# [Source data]
[Start of section]

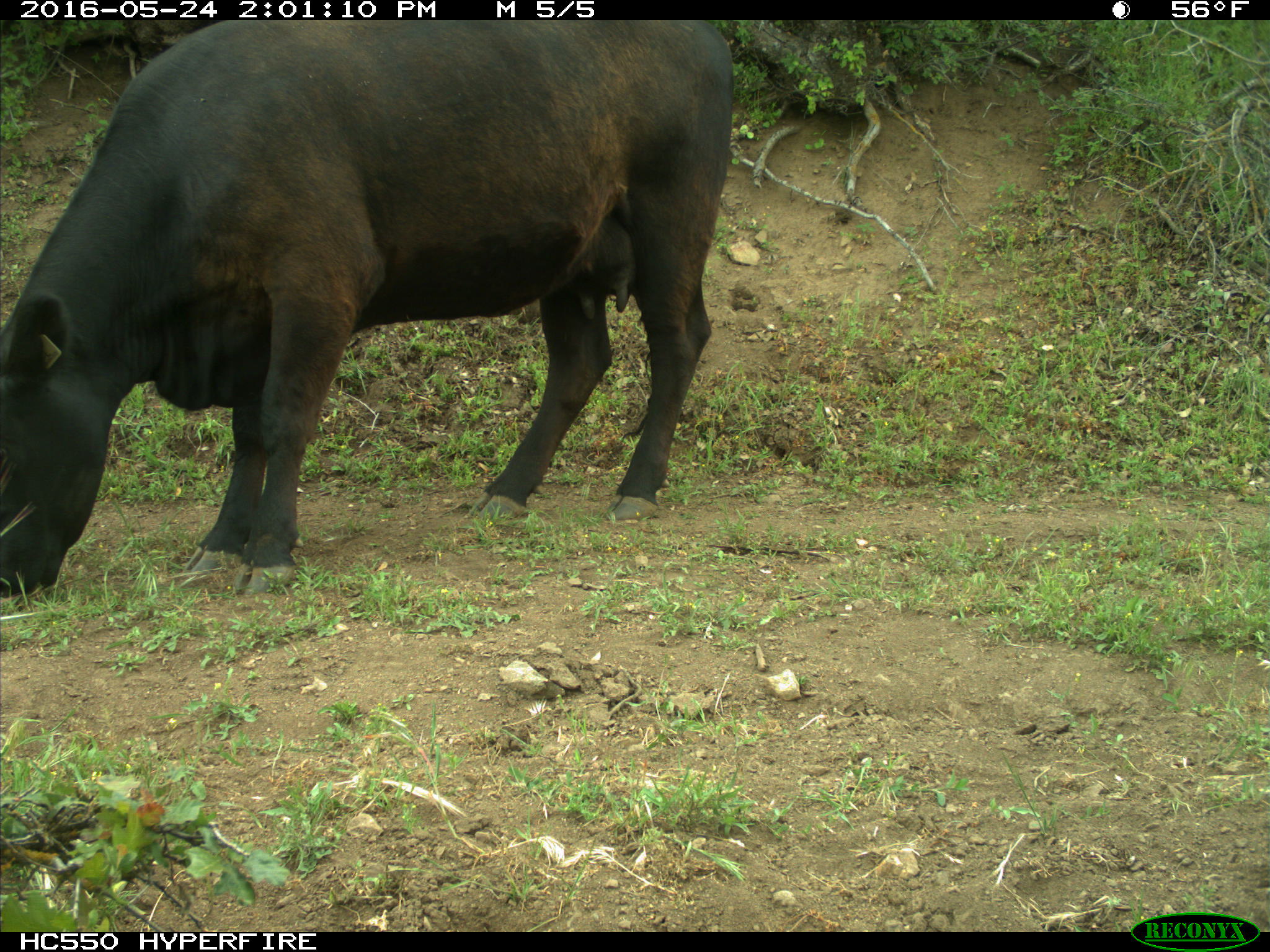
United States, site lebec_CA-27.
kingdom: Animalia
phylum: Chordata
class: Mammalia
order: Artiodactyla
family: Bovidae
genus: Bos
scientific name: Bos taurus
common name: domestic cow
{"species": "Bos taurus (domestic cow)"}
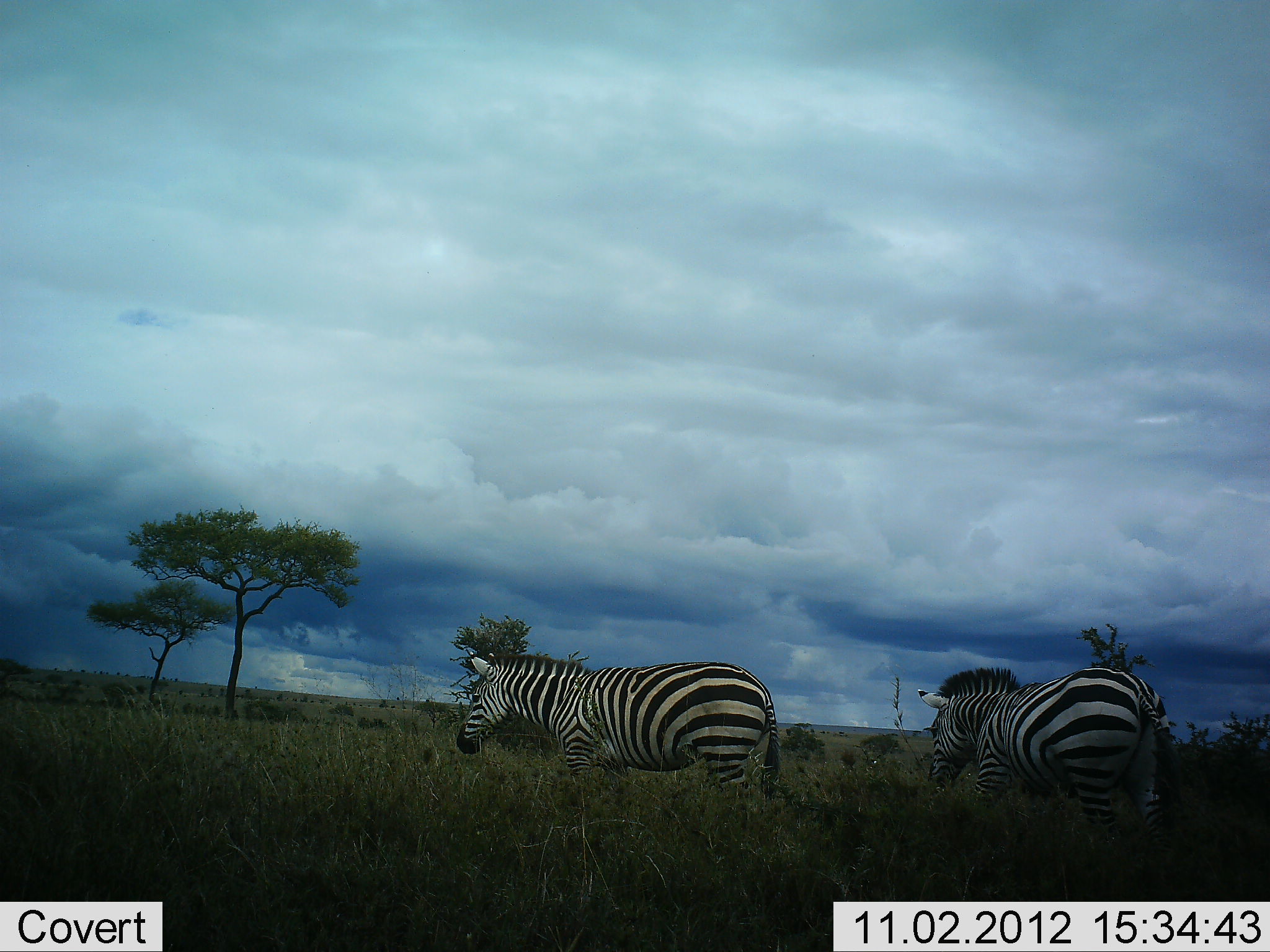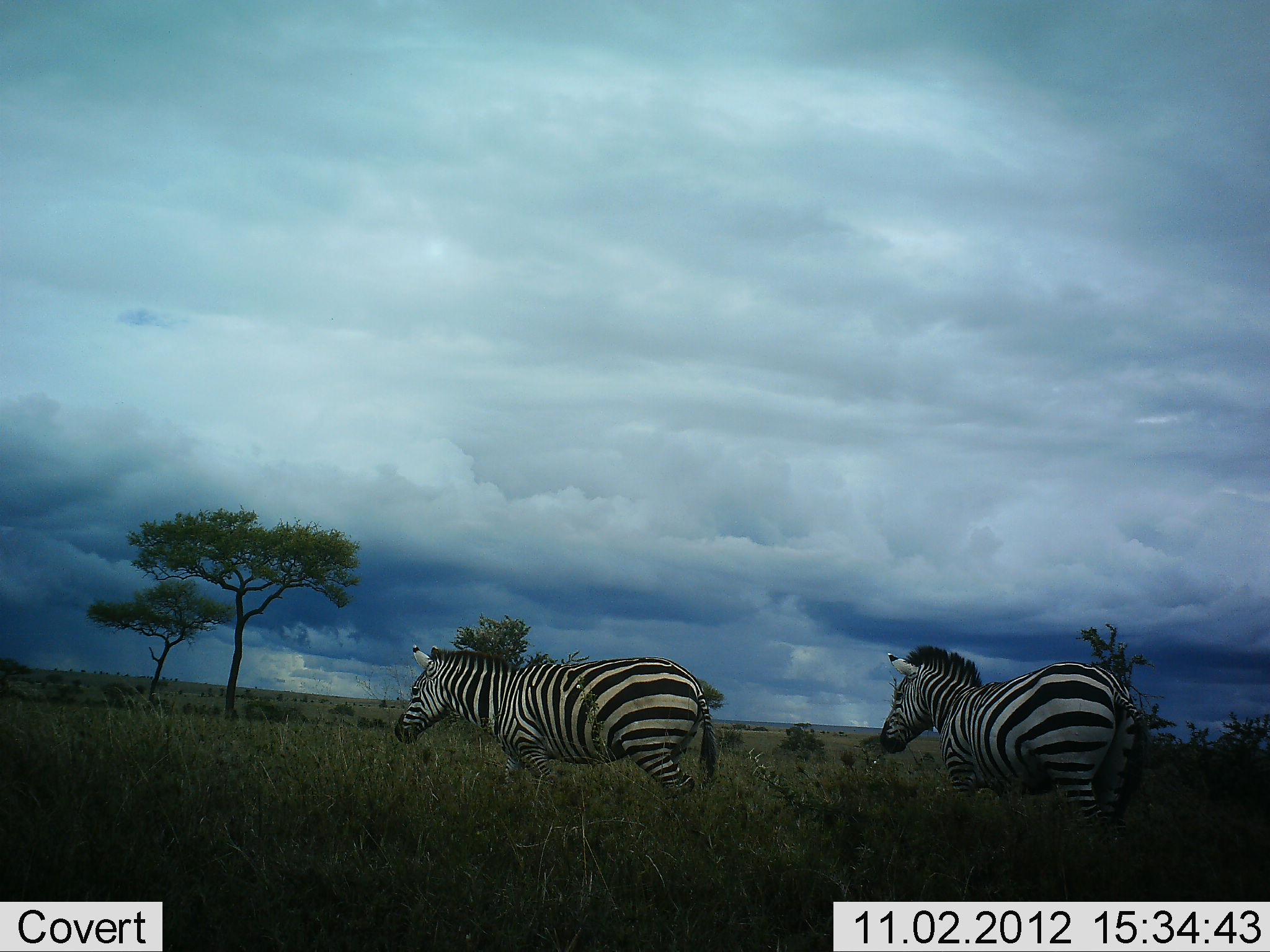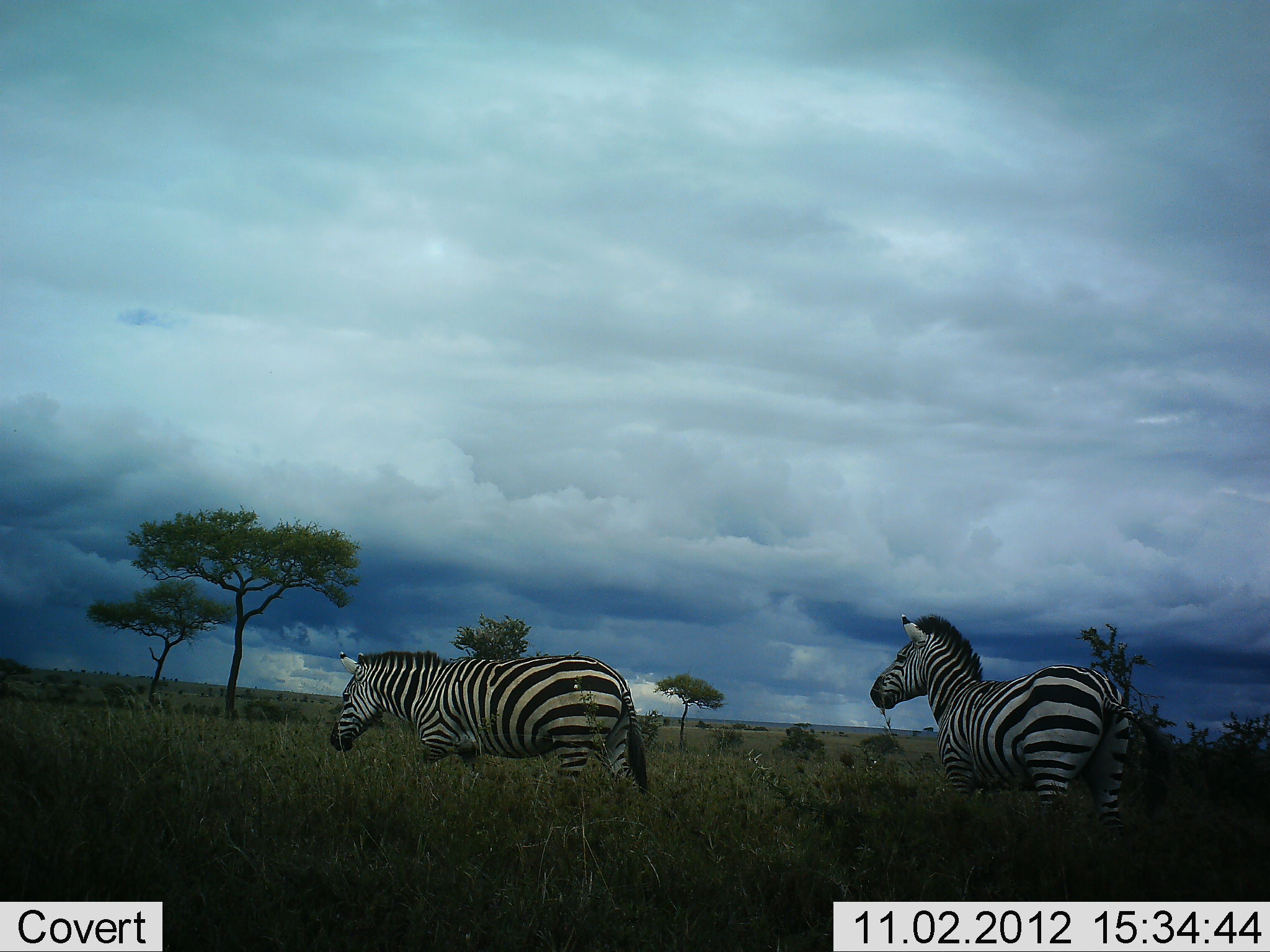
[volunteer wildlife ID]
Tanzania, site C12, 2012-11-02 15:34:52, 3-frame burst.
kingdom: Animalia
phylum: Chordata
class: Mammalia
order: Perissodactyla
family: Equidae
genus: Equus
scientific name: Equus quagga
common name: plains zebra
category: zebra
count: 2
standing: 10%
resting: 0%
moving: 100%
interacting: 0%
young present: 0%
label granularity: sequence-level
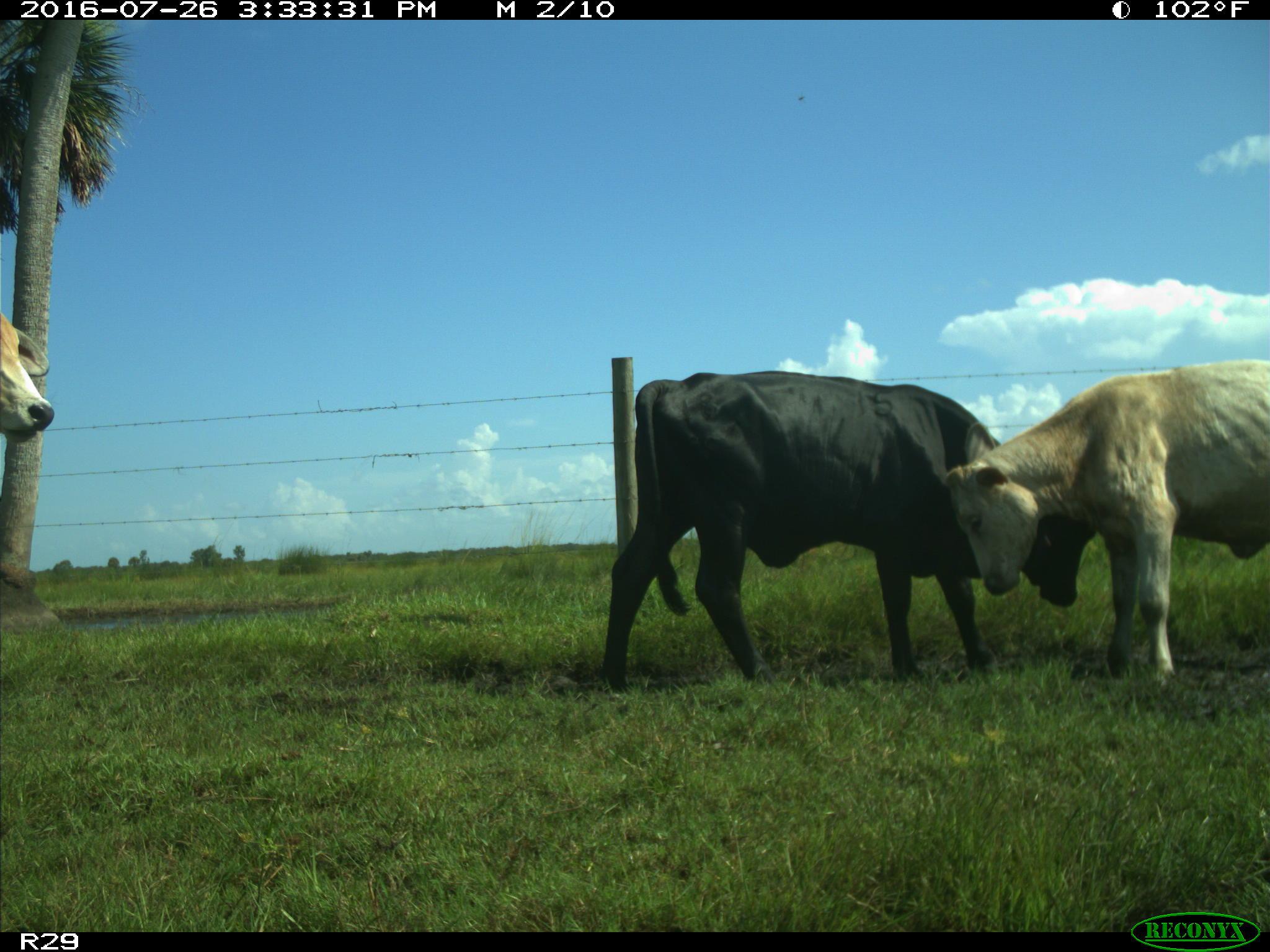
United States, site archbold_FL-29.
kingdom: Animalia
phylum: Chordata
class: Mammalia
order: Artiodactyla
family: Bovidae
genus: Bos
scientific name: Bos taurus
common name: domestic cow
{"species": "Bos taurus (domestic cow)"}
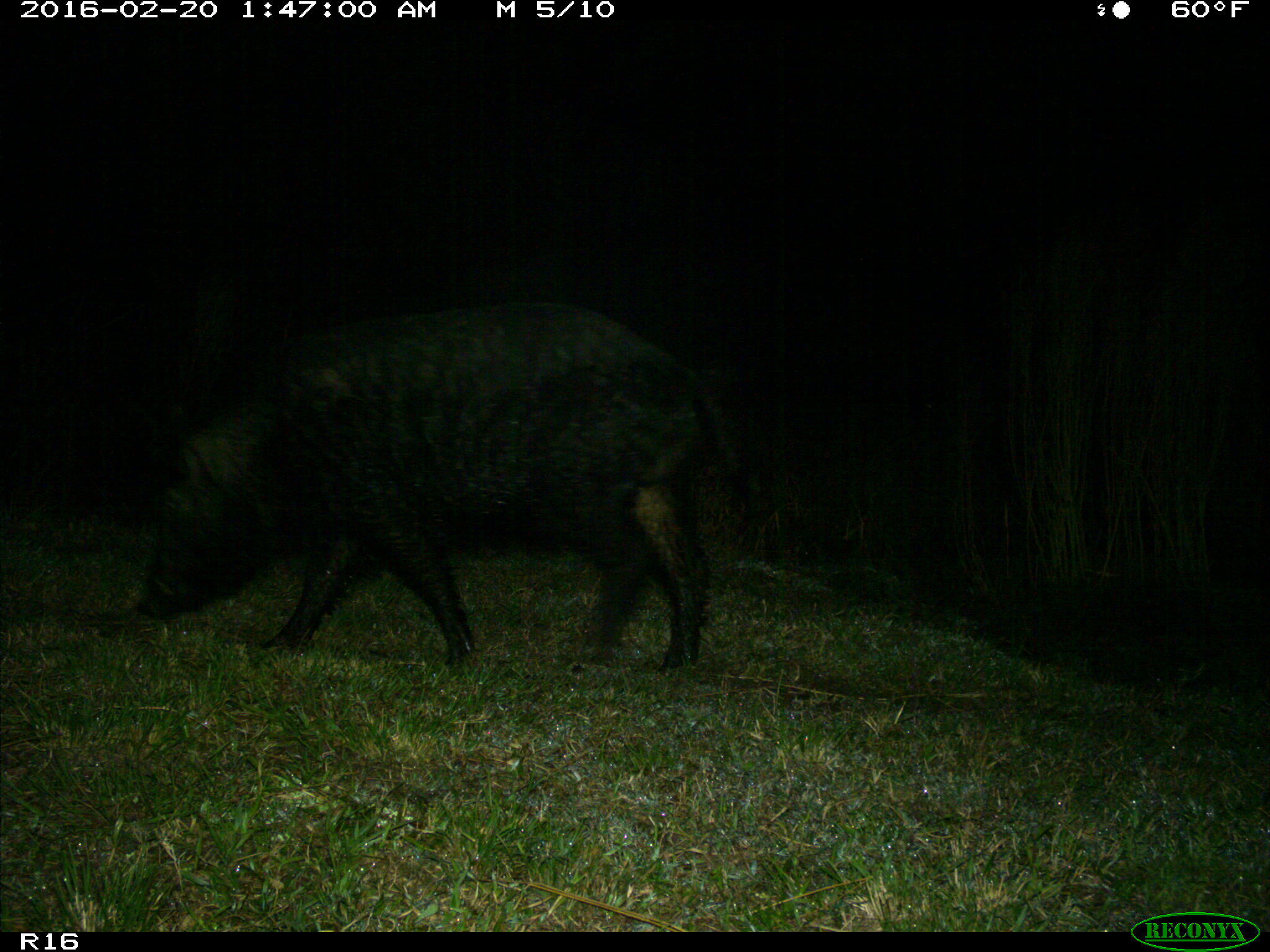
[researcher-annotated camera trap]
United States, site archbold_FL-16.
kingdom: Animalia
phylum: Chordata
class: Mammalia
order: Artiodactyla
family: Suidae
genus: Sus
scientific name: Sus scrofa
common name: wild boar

[End of section]

# [Task]
Repeat every record above exactly. Omit the pictures.

# [Answer to the exercise]
United States, site lebec_CA-27.
kingdom: Animalia
phylum: Chordata
class: Mammalia
order: Artiodactyla
family: Bovidae
genus: Bos
scientific name: Bos taurus
common name: domestic cow
{"species": "Bos taurus (domestic cow)"}
[volunteer wildlife ID]
Tanzania, site C12, 2012-11-02 15:34:52, 3-frame burst.
kingdom: Animalia
phylum: Chordata
class: Mammalia
order: Perissodactyla
family: Equidae
genus: Equus
scientific name: Equus quagga
common name: plains zebra
category: zebra
count: 2
standing: 10%
resting: 0%
moving: 100%
interacting: 0%
young present: 0%
label granularity: sequence-level
United States, site archbold_FL-29.
kingdom: Animalia
phylum: Chordata
class: Mammalia
order: Artiodactyla
family: Bovidae
genus: Bos
scientific name: Bos taurus
common name: domestic cow
{"species": "Bos taurus (domestic cow)"}
[researcher-annotated camera trap]
United States, site archbold_FL-16.
kingdom: Animalia
phylum: Chordata
class: Mammalia
order: Artiodactyla
family: Suidae
genus: Sus
scientific name: Sus scrofa
common name: wild boar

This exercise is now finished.